Globally, the challenge persists. In the US, a 2026 CDC report found that 18% of adults still believe vaccines cause long-term harm—a statistic that rises to 35% among Black and Hispanic communities [10]. The Dorset case is a microcosm of a larger crisis: science must compete with emotion in the court of public opinion.
For patients, the takeaway is clear: Vaccines are not a cause of cancer—they are a tool to protect against a virus that can worsen cancer outcomes. If you’re a cancer patient, discuss vaccination with your oncology team. If you’ve heard misinformation from a healthcare provider, report it to your local medical regulator.
References
- The Lancet (2025). “Vaccine Hesitancy in the UK: A Cross-Sectional Study.”
- NEJM (2021). “Safety of mRNA COVID-19 Vaccines.”
- UK MHRA (2026). “COVID-19 Vaccine Safety Update.”
- Nature (2021). “Adenovirus Vector Safety in Humans.”
- UKHSA (2026). “Misinformation and Immunization: A National Audit.”
- UK MHRA (2026). “COVID-19 Vaccine Safety Data (150M Doses).”
- FDA (2026). “Post-Marketing Safety Surveillance Report.”

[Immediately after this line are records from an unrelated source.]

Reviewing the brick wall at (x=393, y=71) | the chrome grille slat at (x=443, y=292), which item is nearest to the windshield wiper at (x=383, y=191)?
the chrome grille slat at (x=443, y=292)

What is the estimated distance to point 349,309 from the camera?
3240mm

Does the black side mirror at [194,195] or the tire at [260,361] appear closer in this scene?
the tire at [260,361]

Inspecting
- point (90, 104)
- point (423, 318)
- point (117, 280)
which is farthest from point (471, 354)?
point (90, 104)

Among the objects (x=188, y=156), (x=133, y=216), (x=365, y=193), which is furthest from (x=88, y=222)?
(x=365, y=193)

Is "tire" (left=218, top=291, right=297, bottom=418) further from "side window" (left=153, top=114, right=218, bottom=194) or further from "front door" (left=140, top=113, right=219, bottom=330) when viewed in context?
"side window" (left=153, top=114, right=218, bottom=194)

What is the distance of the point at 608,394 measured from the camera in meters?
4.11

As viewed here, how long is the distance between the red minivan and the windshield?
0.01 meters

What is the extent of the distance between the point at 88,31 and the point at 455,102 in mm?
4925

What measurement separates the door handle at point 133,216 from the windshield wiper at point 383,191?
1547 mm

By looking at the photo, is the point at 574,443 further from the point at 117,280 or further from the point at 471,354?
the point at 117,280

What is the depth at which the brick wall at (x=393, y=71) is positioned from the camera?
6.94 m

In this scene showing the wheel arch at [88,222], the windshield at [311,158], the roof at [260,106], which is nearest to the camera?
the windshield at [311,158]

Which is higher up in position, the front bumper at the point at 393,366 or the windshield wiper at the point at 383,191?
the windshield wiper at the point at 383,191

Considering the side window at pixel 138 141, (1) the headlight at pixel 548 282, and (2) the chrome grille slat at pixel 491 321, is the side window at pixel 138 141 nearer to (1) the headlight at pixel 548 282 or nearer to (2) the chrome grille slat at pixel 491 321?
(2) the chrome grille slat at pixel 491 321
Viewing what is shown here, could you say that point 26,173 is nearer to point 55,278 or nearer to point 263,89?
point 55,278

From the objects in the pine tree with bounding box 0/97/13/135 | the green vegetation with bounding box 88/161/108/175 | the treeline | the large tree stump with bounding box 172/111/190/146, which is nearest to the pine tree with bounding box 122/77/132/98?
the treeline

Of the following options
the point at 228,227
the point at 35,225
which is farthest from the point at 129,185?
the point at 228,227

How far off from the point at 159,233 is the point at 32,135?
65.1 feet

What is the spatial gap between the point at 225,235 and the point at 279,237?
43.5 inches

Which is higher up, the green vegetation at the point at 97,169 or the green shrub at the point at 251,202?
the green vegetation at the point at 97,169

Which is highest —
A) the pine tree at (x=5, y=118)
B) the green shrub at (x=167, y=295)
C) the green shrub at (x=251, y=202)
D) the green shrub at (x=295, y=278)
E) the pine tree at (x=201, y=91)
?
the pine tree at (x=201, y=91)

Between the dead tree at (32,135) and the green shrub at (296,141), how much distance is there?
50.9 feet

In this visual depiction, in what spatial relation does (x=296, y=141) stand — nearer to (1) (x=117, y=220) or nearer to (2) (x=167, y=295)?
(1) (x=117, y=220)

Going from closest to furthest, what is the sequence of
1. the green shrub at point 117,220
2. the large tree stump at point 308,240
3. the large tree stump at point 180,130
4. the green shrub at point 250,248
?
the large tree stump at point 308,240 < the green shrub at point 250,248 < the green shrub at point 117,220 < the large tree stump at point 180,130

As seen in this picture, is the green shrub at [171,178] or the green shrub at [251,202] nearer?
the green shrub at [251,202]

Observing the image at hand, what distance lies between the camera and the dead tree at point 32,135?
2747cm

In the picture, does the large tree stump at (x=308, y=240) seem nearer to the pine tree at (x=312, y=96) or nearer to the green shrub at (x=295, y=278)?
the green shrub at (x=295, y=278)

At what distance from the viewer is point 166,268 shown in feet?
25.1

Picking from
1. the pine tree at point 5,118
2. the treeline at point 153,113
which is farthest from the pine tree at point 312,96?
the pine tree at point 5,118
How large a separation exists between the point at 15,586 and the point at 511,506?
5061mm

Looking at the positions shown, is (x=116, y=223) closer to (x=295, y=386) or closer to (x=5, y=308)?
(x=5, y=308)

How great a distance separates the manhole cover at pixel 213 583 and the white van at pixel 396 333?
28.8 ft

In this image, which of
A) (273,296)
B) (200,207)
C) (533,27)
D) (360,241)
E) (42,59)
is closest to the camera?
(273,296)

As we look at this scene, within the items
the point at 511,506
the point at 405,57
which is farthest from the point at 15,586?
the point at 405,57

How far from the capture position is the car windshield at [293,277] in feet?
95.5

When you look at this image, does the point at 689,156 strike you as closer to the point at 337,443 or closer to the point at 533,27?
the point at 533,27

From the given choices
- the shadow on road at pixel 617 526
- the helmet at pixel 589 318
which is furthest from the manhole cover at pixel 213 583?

- WHO (2026). “Global Vaccine Safety Database: 1.2B Doses Tracked.”
- JAMA Oncology (2025). “COVID-19 Vaccination in Cancer Patients: A Meta-Analysis.”
- CDC (2026). “Vaccine Hesitancy in the US: Racial Disparities.”
Disclaimer: This article is for informational purposes only and not a substitute for professional medical advice. Always consult your healthcare provider for personalized guidance.